On peut citer également une interdiction d’utilisation dans les périmètres de protection rapprochée (PPR) des captages d’alimentation en eau potable (AEP) ou dans les parcs nationaux. Toujours pour les usages de type 1 et 2, il y a une limitation liée à la mise en œuvre car la capacité de stockage temporaire sur chantier est limitée à 1000 m3 et nécessite au-delà de 1000 m3 sur chantier l’avis d’un hydrogéologue-expert.
Traçabilité lors d’une cession de matériau routier
Le guide définit aussi le minimum requis en matière de traçabilité. Ainsi, toute cession, accompagnée ou non d’une vente, de matériau routier est accompagnée d’un bon de livraison émis par l’exploitant de l’installation de recyclage. Chaque bon mentionne au minimum : le nom et l’adresse de l’entreprise chargée de l’exécution des travaux routiers, le nom des transporteurs, si le transport n’est pas effectué par l’entreprise chargée de l’exécution des travaux routiers, la quantité de matériau routier quittant l’installation et enfin la date de sortie de l’installation. En sus du bon de livraison, avant la livraison sur le chantier routier ou au moment de celle-ci, ou lors de la première d’une série de livraisons d’un même matériau routier, l’exploitant de l’installation de recyclage fournit à son client (en général l’entreprise chargée de l’exécution des travaux routiers) une fiche d’information.
Celle-ci indique les usages routiers autorisés compte tenu des caractéristiques environnementales des matériaux alternatifs entrant dans sa composition et les restrictions d’usages associées.
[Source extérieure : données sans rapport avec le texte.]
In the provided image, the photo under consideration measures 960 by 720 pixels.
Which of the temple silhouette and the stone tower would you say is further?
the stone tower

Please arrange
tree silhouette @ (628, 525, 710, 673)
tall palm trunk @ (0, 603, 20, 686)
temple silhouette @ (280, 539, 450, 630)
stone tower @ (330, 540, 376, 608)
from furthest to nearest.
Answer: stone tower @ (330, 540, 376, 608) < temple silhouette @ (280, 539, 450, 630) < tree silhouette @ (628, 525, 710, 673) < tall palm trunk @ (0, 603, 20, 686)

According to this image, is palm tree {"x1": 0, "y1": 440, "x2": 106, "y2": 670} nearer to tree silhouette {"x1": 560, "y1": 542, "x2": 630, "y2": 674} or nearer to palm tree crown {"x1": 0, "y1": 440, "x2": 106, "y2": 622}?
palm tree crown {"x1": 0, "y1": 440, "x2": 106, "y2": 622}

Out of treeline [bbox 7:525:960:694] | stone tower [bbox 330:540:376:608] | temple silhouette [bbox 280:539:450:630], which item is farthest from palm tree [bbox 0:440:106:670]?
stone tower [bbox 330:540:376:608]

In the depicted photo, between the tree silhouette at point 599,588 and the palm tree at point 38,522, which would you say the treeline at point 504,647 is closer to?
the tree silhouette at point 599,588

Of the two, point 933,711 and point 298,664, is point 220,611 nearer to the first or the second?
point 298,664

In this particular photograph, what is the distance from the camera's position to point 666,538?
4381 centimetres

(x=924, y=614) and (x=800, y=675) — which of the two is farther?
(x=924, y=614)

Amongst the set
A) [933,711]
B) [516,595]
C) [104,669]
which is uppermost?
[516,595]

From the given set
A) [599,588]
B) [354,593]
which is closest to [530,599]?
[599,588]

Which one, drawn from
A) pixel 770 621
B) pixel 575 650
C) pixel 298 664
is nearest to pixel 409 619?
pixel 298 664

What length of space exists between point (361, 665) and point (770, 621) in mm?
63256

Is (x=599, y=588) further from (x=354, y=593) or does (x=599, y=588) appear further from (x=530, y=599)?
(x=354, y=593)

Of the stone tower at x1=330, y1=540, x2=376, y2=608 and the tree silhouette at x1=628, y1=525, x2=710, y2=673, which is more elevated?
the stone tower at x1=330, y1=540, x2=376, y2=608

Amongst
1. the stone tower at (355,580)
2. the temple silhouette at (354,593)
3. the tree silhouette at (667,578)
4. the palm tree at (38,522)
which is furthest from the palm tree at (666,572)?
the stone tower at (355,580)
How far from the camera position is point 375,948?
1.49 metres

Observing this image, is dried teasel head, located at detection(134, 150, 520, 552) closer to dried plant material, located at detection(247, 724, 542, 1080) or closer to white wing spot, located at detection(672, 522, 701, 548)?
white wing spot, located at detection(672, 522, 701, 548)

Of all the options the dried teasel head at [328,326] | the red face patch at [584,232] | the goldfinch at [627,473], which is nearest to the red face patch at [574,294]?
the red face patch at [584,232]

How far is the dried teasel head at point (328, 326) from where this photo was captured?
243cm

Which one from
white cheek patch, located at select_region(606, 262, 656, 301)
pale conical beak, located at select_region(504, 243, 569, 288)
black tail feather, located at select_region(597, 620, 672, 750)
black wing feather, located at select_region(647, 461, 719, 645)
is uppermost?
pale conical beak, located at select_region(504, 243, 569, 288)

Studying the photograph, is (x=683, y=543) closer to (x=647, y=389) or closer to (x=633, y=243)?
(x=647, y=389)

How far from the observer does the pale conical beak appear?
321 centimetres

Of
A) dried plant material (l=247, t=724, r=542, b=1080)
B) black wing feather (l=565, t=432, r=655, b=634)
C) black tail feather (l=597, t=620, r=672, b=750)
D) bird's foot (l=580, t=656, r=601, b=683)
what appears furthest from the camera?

Dans tous les cas, l’exploitant de l’installation de recyclage tient à la disposition de son client les résultats de la vérification de la conformité environnementale pendant une durée de trois ans. Ces dispositions n’exonèrent pas l’exploitant de l’installation de recyclage du respect des autres obligations réglementaires auxquelles il est soumis.
Autres exigences du guide de valorisation des sables
Le guide définit d’autres exigences (pour lesquelles nous vous renvoyons à sa lecture). Il s’agit notamment des exigences de système qualité, des méthodes d’échantillonnage du sable à analyser et des normes à respecter par le laboratoire d’analyse.
Conclusions
Ce guide de valorisation des sables de fonderie définit ainsi des règles d’utilisation claires des sables de fonderie en techniques routières en fonction du type d’usage. Il est à même de permettre le développement de filières de valorisation des sables de fonderie et ainsi participer à l’économie circulaire (les extrants d’une industrie devenant les intrants d’une autre).